Усмешливый секретарь Настасья Степановна чуть не ляпнула: "С бухгалтером Самосадом!", — но мгновенно одумалась.
— Поговорить? С товарищем Табуновым, он глазастый, способный, все знает, все дела и всех воров, в курсе всего. Наш спец пастбищ и колодцев.
Табунов умел быть значительным.
Антиохов не сделал за тридцать лет своей сознательной жизни ни одного сердечнопрочного, общечеловечного дела — и всех подозревал в корыстной косности и свальном небрежении к делам народа.
Секретарь открыла директорский кабинет, сказав:
— Мы скоро уйдем из тюрьмы, первое здание в Шорабской долине подведено под крышу.
— Садись, Юрочка, в любое кресло, — сказал сыну Антиохов; он снял свой колониальный шлем, чистейшим платком вытер с лица пот и пальцем постучал по некрашеному столу директора. — Бедно живете!
— У нас все впереди. А у вас как? — невинным голосом спросила секретарша.
— Позовите вашего этого самого… глазастого!
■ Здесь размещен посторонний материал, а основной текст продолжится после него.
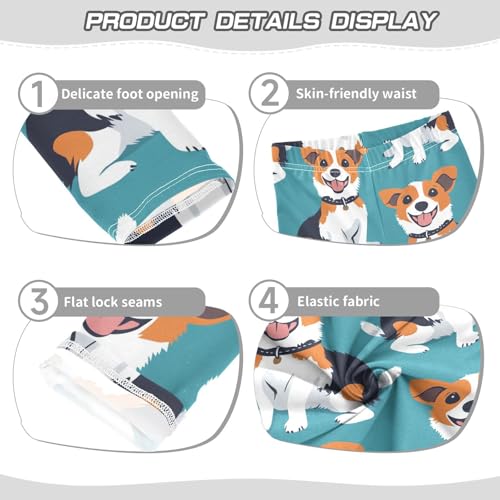 PRODUCT DETAILS DISPLAY

1 Delicate foot opening

2 Skin-friendly waist

3 Flat lock seams

4 Elastic fabric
— Она дура? — спросил смышленый сын курносого отца, когда секретарь презрительно медленным шагом вышла из кабинета.
— Она хорошенькая. Но тебе рано это знать.
— Мне рано, а тебе поздно.
— Не суйся в мои дела, Юрка, ты клятву дал!
— Мужчины легко забывают свои клятвы. Так не раз говорила мама. Помнишь?
— Кто из вас — начальство? — обаятельным голосом спросил Табунов, внезапно, неслышно возникнув в кабинете. Он был одет во все белое; выбрит, выглажен; он умел одеться, когда были деньги.